Cacau: Entre Fluxos, Narrativas e Fundamentos Estruturais

O mercado global de cacau entra no fim do ano atravessado por três forças que atuam simultaneamente — e nenhuma delas, isoladamente, explica o comportamento recente dos preços. São os fluxos financeiros dos grandes índices de commodities, as narrativas de curto prazo sobre safra e demanda, e os fundamentos estruturais da produção, especialmente na África Ocidental.
1. O fluxo dos índices: um movimento mecânico, mas poderoso
A partir de janeiro, o cacau volta a compor o Bloomberg Commodity Index (BCOM) e terá peso maior no S&P GSCI, dois dos principais índices globais acompanhados por fundos passivos. Isso força compras automáticas por investidores institucionais que replicam esses benchmarks.
Estimativas de mercado projetam entre 30 mil e 40 mil contratos entrando no lado comprador — equivalente a 15% a 17% do open interest atual. Para um mercado relativamente pequeno, o impacto é expressivo e tende a aumentar a volatilidade nas semanas que antecedem o rebalanceamento oficial.
2. A narrativa recente: safra africana “melhor” e demanda enfraquecida
Nas últimas semanas, relatos iniciais de que a safra da Costa do Marfim e de Gana poderia ser “mais promissora”, somados a indicadores de demanda global mais fracos, pressionaram as cotações no curto prazo.
Mas esses movimentos exigem cautela:
a demanda mais fraca já estava amplamente precificada;
a suposta melhora de safra ainda não saiu do campo das hipóteses;
dados concretos de arrivals só ganham nitidez a partir de janeiro.
Historicamente, narrativas de alívio na oferta costumam ser revertidas assim que a realidade do campo se impõe.
3. O fundamento estrutural: onde está a verdadeira história
A África Ocidental responde por mais de 60% da produção mundial.
E é justamente onde se concentram os maiores desafios:
lavouras envelhecidas; avanço do vírus do broto inchado (CSSV); baixa taxa de renovação dos cacauais; perdas severas após secas recorrentes; investimentos muito aquém do necessário.
Esses fatores não se corrigem em uma ou duas colheitas — são problemas de fundo, com efeitos cumulativos e atraso de solução.
É aqui que entra uma convicção importante, baseada na análise desses fundamentos: o mundo está caminhando para um apagão de cacau.
A combinação de envelhecimento, doença, clima adverso e baixa renovação forma um quadro de oferta estruturalmente fragilizada. Nessa condição, qualquer narrativa de alívio tende a ser temporária. A realidade física do campo — produtividade estagnada ou em queda — acaba impondo seus limites ao mercado.
4. Três forças, um mercado frágil — e uma tendência difícil de ignorar
O mercado vive a interseção de: fluxo mecânico dos fundos, que independe do campo; narrativas voláteis, que mudam semanalmente; fundamentos estruturais, que mudam lentamente — e, no caso do cacau africano, têm mudado para pior.
Se a narrativa de uma safra melhor não se confirmar — e se os fluxos de índices entrarem como esperado — as cotações tendem a subir novamente, e não será pouco.
Mesmo que a safra venha marginalmente melhor, os fundamentos permanecem fragilizados.
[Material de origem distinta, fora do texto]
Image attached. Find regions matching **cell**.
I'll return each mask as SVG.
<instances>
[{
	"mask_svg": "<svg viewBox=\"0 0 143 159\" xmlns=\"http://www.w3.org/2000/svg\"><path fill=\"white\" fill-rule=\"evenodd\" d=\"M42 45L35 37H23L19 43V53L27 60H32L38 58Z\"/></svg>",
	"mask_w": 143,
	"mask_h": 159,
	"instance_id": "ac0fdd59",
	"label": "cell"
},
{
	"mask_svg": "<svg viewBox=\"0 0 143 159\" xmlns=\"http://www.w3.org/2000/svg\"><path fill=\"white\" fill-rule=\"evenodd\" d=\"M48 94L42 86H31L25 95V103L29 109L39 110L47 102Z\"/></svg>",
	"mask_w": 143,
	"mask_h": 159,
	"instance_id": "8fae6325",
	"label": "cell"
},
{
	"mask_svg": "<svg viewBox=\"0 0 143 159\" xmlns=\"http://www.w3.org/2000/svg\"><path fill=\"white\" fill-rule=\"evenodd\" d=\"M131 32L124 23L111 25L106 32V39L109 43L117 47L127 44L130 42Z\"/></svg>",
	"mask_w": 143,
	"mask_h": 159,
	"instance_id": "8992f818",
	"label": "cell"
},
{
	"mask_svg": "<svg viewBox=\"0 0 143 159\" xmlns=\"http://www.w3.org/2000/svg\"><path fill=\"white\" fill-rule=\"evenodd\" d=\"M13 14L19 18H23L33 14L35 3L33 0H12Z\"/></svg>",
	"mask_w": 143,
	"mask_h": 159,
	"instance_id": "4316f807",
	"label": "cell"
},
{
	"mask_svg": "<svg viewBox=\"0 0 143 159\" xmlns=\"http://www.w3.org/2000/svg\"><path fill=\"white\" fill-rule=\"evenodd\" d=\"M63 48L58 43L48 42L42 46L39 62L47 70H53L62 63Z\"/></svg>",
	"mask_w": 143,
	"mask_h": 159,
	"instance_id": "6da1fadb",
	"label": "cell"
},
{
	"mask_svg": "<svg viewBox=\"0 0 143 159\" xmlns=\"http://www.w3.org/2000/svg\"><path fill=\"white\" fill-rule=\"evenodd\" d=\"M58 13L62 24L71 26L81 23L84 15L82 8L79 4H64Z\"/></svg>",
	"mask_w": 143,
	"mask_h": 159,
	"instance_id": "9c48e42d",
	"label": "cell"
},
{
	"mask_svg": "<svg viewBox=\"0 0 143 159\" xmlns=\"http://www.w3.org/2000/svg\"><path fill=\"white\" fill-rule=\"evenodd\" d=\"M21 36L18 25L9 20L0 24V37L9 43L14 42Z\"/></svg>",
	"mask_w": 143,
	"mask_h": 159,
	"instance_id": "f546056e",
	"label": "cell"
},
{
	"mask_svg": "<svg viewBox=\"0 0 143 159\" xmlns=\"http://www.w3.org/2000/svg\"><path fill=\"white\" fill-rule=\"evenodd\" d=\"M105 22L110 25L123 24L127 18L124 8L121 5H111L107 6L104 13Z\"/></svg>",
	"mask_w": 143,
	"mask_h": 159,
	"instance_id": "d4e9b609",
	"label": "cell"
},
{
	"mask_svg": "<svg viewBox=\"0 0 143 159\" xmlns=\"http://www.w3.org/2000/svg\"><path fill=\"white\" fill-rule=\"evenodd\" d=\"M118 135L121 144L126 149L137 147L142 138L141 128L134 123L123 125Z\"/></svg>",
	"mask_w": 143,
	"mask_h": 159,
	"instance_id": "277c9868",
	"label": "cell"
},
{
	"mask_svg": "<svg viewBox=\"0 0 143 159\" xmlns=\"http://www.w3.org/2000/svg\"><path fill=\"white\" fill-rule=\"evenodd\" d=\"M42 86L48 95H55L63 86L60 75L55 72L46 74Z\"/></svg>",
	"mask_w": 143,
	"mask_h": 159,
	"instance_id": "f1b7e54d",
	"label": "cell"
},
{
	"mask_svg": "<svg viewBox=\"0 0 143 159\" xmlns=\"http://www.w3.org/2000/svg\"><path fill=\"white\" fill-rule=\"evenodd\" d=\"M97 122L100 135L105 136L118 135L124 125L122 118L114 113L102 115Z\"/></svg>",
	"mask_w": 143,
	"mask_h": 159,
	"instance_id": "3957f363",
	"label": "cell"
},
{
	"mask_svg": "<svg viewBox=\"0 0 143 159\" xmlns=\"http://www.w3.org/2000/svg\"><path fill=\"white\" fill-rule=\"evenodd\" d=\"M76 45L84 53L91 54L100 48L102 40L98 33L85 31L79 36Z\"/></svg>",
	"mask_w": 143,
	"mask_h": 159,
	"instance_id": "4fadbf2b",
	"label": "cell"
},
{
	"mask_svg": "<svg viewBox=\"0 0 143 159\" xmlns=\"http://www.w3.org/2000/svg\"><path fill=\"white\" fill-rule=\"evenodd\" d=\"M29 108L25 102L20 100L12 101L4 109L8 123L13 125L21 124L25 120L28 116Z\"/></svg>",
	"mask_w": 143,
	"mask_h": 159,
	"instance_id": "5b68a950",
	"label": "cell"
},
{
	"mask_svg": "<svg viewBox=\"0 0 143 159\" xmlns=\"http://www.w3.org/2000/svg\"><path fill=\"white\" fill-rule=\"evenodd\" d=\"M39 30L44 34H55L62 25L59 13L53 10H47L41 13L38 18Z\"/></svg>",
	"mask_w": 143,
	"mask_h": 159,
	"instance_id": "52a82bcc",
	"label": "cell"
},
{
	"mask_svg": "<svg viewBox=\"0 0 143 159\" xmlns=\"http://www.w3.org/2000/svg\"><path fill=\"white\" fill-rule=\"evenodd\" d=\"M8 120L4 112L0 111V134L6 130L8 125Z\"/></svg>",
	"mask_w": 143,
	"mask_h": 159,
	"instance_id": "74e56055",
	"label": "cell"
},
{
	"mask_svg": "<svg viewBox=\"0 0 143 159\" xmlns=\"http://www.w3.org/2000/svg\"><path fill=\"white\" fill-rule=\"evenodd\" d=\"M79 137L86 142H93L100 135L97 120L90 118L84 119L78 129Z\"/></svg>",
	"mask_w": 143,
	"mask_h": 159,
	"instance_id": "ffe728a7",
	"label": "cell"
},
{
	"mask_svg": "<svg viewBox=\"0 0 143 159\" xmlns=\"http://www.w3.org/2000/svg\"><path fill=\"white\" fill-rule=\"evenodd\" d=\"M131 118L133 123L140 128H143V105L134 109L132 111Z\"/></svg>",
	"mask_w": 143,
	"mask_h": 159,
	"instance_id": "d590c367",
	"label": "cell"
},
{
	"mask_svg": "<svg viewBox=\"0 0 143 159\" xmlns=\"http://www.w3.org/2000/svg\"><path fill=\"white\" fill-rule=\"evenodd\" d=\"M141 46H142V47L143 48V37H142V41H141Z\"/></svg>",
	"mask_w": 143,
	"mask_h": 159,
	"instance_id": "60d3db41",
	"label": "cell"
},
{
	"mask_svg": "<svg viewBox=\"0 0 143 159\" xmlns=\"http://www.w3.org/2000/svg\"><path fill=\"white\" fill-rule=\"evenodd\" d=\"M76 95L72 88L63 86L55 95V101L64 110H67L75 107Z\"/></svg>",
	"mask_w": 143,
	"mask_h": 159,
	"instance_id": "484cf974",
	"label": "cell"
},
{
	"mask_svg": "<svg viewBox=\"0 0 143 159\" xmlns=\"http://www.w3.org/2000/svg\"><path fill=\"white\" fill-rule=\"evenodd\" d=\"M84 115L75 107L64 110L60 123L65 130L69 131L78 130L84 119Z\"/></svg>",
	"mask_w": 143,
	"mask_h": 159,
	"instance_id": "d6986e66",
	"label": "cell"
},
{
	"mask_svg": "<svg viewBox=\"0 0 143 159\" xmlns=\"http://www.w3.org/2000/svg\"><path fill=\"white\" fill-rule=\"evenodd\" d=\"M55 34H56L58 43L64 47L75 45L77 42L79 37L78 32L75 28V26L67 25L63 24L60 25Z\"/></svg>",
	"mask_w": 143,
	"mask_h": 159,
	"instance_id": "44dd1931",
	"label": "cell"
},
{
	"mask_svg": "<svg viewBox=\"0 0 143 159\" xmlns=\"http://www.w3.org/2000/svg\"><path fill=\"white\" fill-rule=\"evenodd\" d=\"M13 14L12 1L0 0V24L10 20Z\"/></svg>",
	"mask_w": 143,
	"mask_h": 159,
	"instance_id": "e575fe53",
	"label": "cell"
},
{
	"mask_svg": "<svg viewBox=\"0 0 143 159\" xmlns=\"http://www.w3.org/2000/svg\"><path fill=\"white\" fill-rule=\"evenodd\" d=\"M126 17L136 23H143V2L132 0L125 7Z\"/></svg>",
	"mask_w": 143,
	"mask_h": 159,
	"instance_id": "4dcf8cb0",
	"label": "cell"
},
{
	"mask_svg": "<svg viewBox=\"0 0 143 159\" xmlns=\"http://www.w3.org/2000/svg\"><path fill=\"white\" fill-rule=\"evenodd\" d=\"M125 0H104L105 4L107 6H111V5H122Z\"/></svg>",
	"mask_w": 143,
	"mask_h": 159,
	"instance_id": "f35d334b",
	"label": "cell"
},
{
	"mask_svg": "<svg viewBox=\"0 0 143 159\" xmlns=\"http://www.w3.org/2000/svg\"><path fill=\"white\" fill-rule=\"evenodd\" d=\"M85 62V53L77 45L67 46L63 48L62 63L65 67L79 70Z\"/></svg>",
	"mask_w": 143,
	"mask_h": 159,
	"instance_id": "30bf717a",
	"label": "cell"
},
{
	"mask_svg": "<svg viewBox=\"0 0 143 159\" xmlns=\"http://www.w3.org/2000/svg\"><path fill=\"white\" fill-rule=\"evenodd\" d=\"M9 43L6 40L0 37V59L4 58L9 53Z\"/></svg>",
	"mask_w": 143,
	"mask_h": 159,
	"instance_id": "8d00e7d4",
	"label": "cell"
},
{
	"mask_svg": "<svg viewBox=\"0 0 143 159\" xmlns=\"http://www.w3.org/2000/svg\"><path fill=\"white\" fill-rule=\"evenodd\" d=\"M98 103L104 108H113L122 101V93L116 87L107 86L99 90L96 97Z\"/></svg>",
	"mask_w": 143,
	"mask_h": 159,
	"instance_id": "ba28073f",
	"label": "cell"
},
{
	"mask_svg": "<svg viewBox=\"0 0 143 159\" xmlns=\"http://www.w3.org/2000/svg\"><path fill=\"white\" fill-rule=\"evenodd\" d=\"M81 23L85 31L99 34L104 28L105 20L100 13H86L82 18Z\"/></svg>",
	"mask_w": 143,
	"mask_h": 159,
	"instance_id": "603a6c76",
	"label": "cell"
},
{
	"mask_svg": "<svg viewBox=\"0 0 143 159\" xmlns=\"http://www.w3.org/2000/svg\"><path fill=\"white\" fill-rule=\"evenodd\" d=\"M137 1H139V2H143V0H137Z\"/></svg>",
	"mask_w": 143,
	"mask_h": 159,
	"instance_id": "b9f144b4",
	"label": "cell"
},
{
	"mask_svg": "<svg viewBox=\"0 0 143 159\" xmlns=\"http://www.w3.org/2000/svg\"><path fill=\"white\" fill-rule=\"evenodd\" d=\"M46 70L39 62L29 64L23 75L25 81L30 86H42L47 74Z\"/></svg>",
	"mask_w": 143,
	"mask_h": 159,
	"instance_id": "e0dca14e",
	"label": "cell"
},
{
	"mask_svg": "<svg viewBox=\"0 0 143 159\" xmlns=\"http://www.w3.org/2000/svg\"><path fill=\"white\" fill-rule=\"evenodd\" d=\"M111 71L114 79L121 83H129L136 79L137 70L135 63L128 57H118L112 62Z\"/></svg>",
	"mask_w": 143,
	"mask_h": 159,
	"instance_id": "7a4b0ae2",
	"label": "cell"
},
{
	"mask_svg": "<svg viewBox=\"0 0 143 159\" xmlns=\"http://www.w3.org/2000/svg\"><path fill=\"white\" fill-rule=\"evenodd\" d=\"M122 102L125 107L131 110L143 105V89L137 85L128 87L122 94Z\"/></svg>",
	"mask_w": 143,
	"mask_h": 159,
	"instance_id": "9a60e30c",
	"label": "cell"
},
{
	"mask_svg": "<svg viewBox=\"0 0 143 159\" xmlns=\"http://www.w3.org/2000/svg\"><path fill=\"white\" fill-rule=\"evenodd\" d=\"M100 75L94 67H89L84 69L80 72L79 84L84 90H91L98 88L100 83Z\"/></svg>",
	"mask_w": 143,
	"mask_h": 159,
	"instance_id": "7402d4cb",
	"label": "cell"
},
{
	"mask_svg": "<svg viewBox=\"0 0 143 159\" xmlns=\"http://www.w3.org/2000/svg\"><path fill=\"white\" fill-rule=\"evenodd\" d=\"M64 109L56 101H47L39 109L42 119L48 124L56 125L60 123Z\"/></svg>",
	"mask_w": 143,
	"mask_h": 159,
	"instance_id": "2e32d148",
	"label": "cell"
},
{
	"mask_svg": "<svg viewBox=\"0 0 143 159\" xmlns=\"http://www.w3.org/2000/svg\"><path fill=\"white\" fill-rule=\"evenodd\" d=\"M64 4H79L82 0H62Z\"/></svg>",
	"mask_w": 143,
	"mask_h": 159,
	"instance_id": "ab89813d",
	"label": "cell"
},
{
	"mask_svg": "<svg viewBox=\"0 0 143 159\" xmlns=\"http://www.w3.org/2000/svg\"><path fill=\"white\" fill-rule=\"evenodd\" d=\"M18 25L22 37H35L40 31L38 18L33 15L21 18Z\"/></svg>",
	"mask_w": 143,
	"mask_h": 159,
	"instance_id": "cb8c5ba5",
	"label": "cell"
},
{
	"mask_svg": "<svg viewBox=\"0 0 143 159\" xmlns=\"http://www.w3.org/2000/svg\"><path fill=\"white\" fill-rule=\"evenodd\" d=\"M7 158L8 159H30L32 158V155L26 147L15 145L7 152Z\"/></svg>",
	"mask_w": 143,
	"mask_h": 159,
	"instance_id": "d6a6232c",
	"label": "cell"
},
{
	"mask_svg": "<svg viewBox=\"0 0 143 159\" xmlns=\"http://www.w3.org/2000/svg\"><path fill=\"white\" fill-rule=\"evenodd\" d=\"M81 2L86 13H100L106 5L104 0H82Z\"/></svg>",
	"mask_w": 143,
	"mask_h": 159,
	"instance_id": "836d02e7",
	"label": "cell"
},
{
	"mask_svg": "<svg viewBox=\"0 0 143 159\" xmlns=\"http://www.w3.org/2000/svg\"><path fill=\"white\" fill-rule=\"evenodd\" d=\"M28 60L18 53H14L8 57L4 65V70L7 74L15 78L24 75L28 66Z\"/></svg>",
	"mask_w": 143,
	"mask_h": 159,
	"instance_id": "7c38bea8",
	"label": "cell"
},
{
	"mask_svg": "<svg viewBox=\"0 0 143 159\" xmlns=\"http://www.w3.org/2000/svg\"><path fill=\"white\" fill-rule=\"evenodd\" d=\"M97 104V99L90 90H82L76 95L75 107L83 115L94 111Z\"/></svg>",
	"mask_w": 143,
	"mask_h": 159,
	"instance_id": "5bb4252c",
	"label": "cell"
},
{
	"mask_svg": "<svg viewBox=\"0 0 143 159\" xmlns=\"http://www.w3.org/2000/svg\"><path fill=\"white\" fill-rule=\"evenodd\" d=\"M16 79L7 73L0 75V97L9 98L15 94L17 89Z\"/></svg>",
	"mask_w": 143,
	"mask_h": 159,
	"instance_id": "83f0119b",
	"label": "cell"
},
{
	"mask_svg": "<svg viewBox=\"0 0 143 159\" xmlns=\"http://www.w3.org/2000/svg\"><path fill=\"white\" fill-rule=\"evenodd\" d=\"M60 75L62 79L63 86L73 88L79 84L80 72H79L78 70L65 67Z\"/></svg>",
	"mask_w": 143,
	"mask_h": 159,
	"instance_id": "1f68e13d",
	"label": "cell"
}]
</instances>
É justamente nesse tipo de ambiente — oferta estruturalmente comprometida — que o mercado costuma corrigir para cima com força quando os fatos superam as narrativas.
Conclusão
O mercado de cacau vive um momento raro: ruído de curto prazo convivendo com fragilidades estruturais profundas. As próximas semanas serão decisivas para separar expectativa de realidade.
Minha leitura, sustentada pelos fundamentos: a narrativa poderá oscilar, mas os fatos prevalecerão. E, quando prevalecerem, os preços tendem a subir novamente — e não será em pequena escala.
Para os produtores que investem em qualidade, rastreabilidade e sustentabilidade, esse cenário abre uma janela de oportunidade. Para o setor global, o alerta é claro: o mundo está atrasado na reposição de cacauais — e o preço disso ainda não foi totalmente precificado.
Roberto Lessa, proprietário da Fazenda Vila Opa. Engenheiro Agrônomo, com especialização em Economia e Estratégia pela Ohio University e pela Stanford Graduate School of Business.